The US consumed a record 300m cases of wine in 2006, according to latest government statistics – almost enough for the US to drink its way out of a six-year wine glut, say some reports.
The figure supports the belief that wine is a rapidly growing trend in the country.
‘Wine is finally entering the mainstream of American life,’ wine industry consultant Jon Fredrikson of California-based Gomberg, Fredrikson & Associates told decanter.com.
In 2005 a Gallup poll saw wine edge ahead of beer as the favourite tipple of US consumers.
Fredrikson said more wines were being made to appeal to the mainstream American palate saying ‘fruit-forward, round, flavourful products that taste good to the average adult.’
He added that ‘inviting packaging’ and non-traditional names, which ‘break down intimidating barriers,’ helped to increase sales.
Screwcaps have also played a major role with screwcapped wine sales increasing nearly 25% in 2006, according to research by market analysts ACNieslen.
The consumption increase applies to a wide range of wines, from the $5 to 10 per bottle variety to higher quality wines above $10, which also grew rapidly by over 10% in volume on 2005.

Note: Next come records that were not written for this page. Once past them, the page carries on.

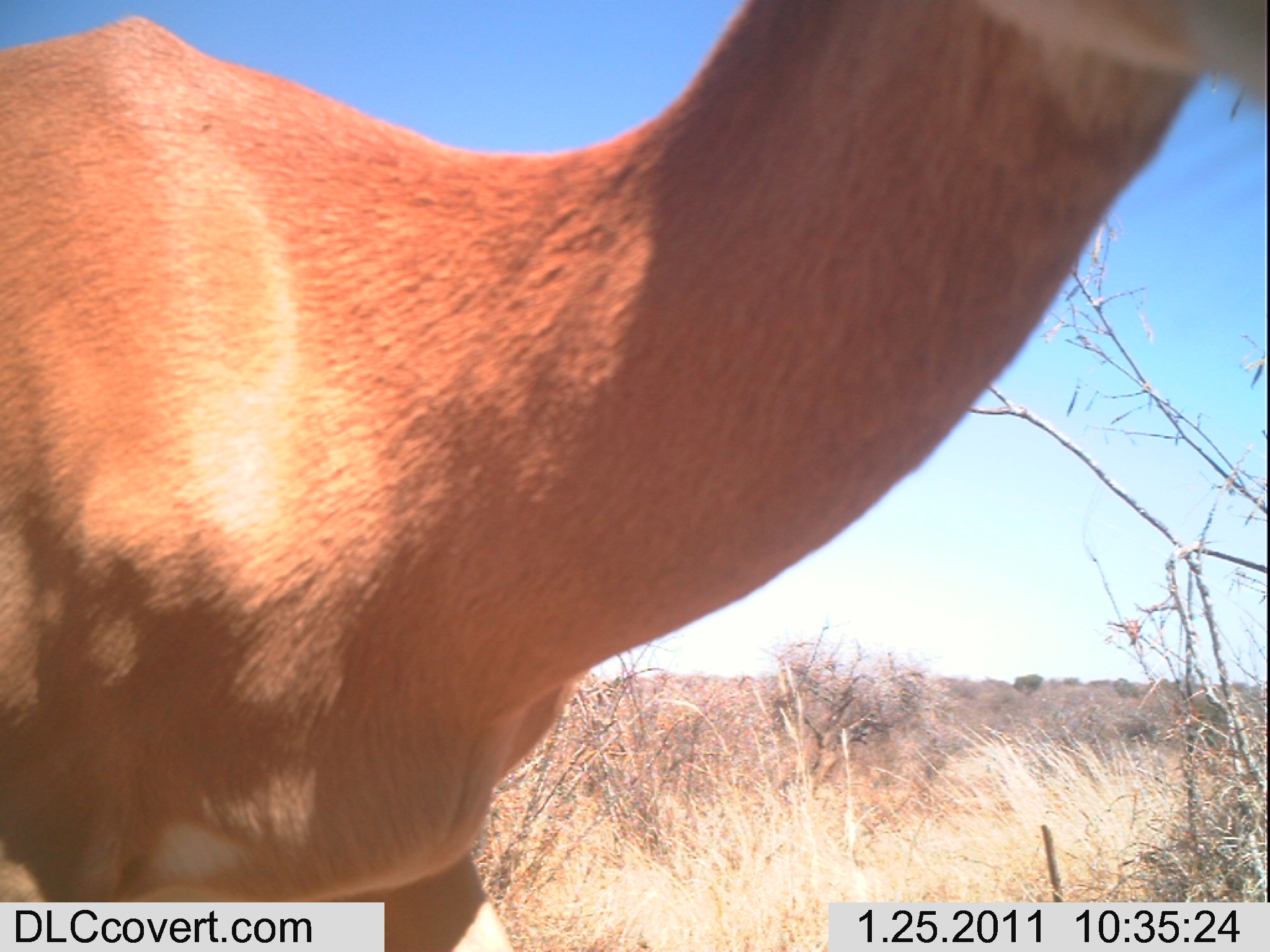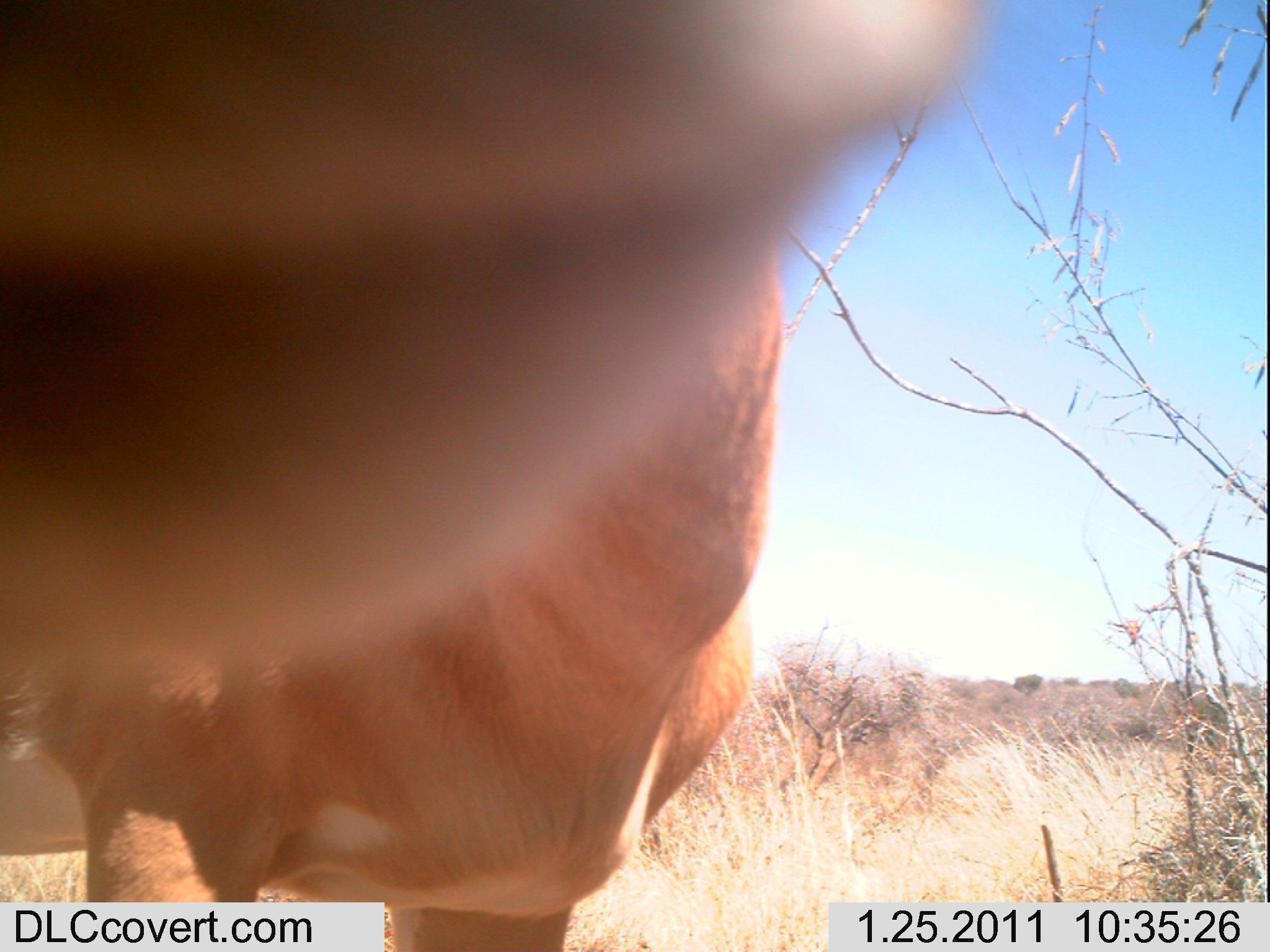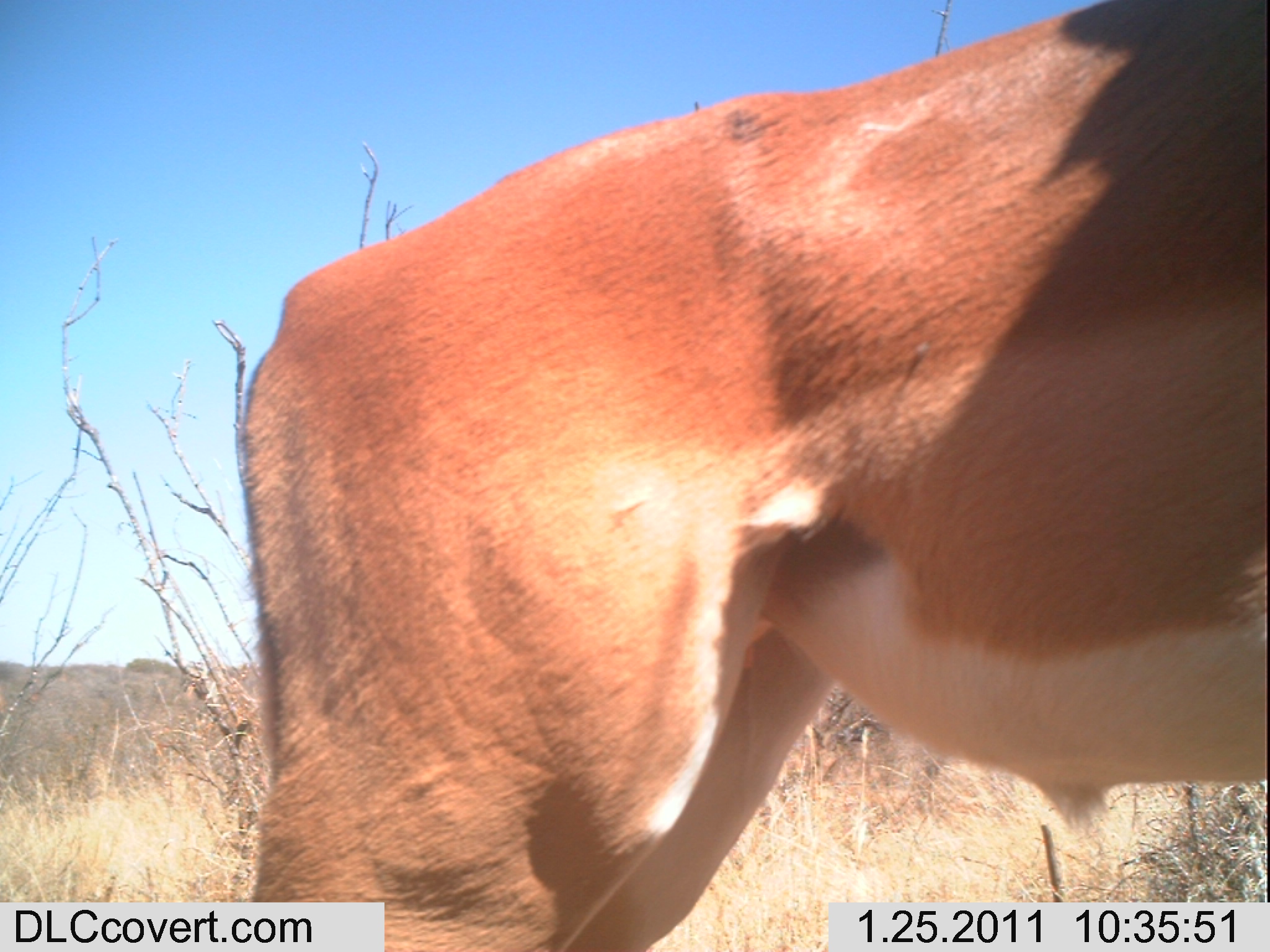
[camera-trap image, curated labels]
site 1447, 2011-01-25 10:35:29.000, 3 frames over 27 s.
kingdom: Animalia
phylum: Chordata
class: Mammalia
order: Artiodactyla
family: Bovidae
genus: Aepyceros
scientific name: Aepyceros melampus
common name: impala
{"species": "Aepyceros melampus (impala)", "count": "1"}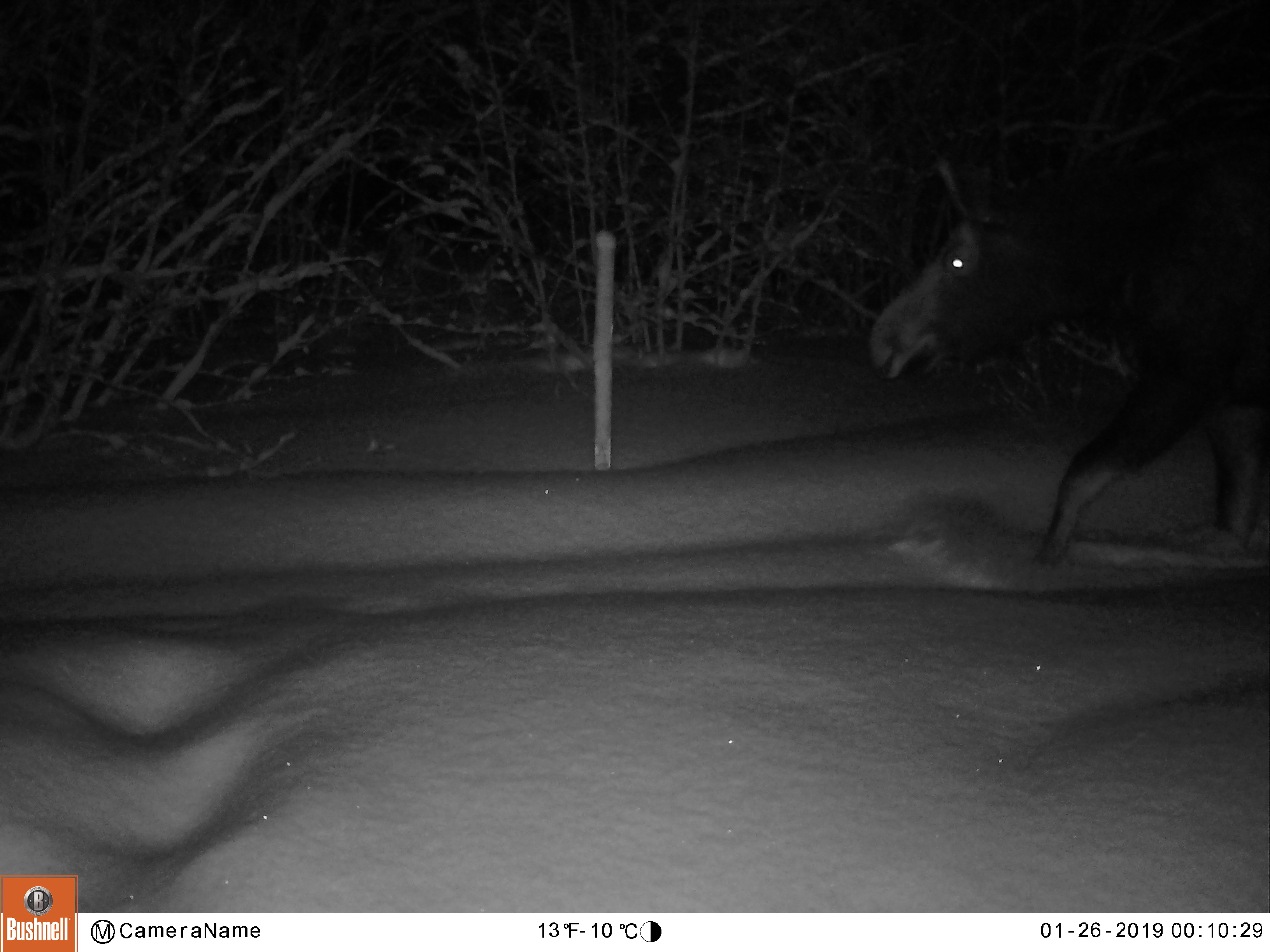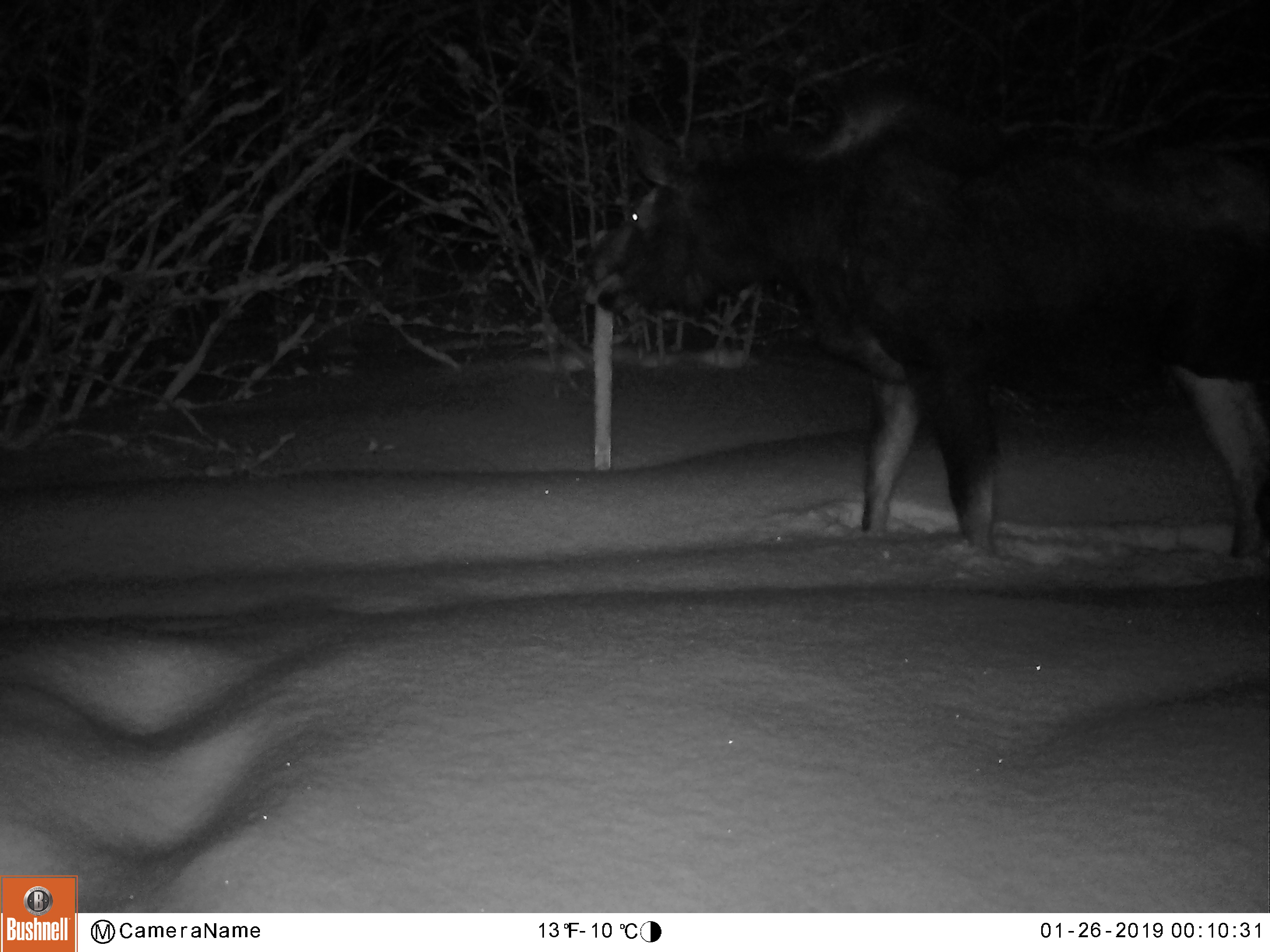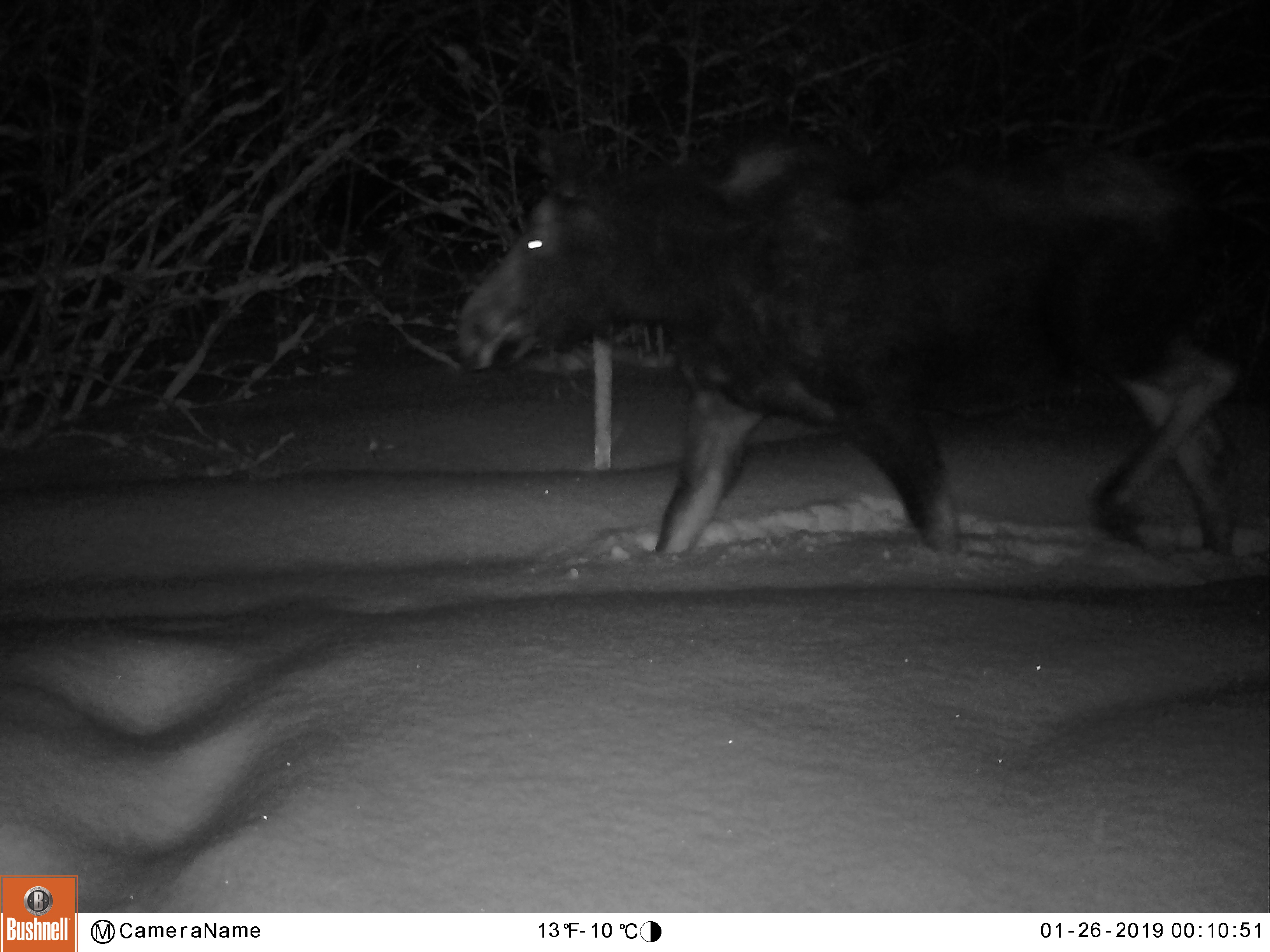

‘There is still a way to go, in that consumption is very low compared to other countries,’ said Frederickson.
Statistics show that only 1 in 3 adults drink wine in the US, and that per capita consumption is just 2.4 gallons – well below that of the UK, Australia or New Zealand.
The news was released at the Unified Wine and Grape Symposium in Sacramento.
‘The waning glut should mean some reprieve from years of low prices and slim profit margins,’ said local newspaper the Sacramento Bee.